* FRAGMENTO SELECCIONADO:
######

He sentido olvidarte
Te olvidé aquel 2018, se me olvidó lo que a ti te gustaba, tus hermosas risas, se me olvidaron las creaciones de tus manos y los placeres que tenías por las tardes.
Poco a poco te fui olvidando y cuando vi tus cosas por ahí, tiradas y empolvadas, se me vino un aire tenue a ti y pensé, ¿Quién se me ha olvidado? Nisiquiera supe de tu existencia en mi vida.
No sé y tampoco quiero encontrar la respuesta del olvido que te brindé, quizá fue la rutina, la emoción de una nueva vida, pero fue muy injusto.
Han pasado ya 8 años desde que te he abandonado, pero ¿sabes algo? Cada día pienso más en ti, cada día te hablo un poco más y vuelvo a preguntarme si ¿te gusta lo mismo? ¿Aún creas cosas hermosas? ¿Aun tienes esa ilusión o ya está perdida? ¿Sigues teniendo tus placeres por las tardes? ¿Sigues sintiendo que el corazoncito se te sale? ¿Tienes ese mismo carácter loco que yo amaba?
He descubierto que algunas cosas si, otras no, lo que no cambia en tí, es esa mirada profunda; tu mirada tan tentadora de aventuras, esa mirada que juzga y desprecia, ama y desea.
Esas manías de tronarse los dedos me han perseguido por siempre, por eso sé que no cambian, y tu fascinación por la música, yo creo que siempre la vamos a tener.
Tu sonrisa, con tus dientes grandes y de ladito, sigue siendo siempre igual, esa no cambia, la veo siempre en el espejo.
Eres la persona que más más amo en todo el mundo, en todo lo que va de mi creación y no sé por qué a veces me olvido de ti, no te cuido, no te procuro, no me detengo a ver lo maravillosa que eres, pero que sepas que eres más que eso, eres más de lo que se ve, más que una cara bella, más que eso, eres, somos, soy Marisol Cuellar.

######

* EXTRACTO DE DATOS:
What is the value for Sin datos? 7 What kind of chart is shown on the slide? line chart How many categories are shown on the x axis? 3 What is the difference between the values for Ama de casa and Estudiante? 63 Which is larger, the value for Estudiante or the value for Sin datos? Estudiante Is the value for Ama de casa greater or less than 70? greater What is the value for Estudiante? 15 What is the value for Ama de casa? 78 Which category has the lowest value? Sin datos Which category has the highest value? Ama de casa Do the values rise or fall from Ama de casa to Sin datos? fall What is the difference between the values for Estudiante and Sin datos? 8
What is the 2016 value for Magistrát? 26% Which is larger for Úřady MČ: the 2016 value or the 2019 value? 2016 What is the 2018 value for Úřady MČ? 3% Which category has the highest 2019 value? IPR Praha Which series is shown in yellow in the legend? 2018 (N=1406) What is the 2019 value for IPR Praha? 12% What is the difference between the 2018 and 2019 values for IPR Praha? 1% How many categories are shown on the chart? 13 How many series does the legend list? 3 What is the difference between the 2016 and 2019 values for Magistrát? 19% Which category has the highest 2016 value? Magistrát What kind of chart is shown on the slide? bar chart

######

* CUESTIONARIO:
1. Enumera todas las preguntas que, según el texto, su voz vuelve a hacerse después de las palabras «vuelvo a preguntarme si».
2. Transcribe fielmente el pasaje del texto que empieza con "Esas manías de" y sigue hasta "en el espejo.".
Respóndase solo con lo que dice el texto.

* SOLUCIONARIO:
1.
¿te gusta lo mismo?
¿Aún creas cosas hermosas?
¿Aun tienes esa ilusión o ya está perdida?
¿Sigues teniendo tus placeres por las tardes?
¿Sigues sintiendo que el corazoncito se te sale?
¿Tienes ese mismo carácter loco que yo amaba?

2.
Esas manías de tronarse los dedos me han perseguido por siempre, por eso sé que no cambian, y tu fascinación por la música, yo creo que siempre la vamos a tener.
Tu sonrisa, con tus dientes grandes y de ladito, sigue siendo siempre igual, esa no cambia, la veo siempre en el espejo.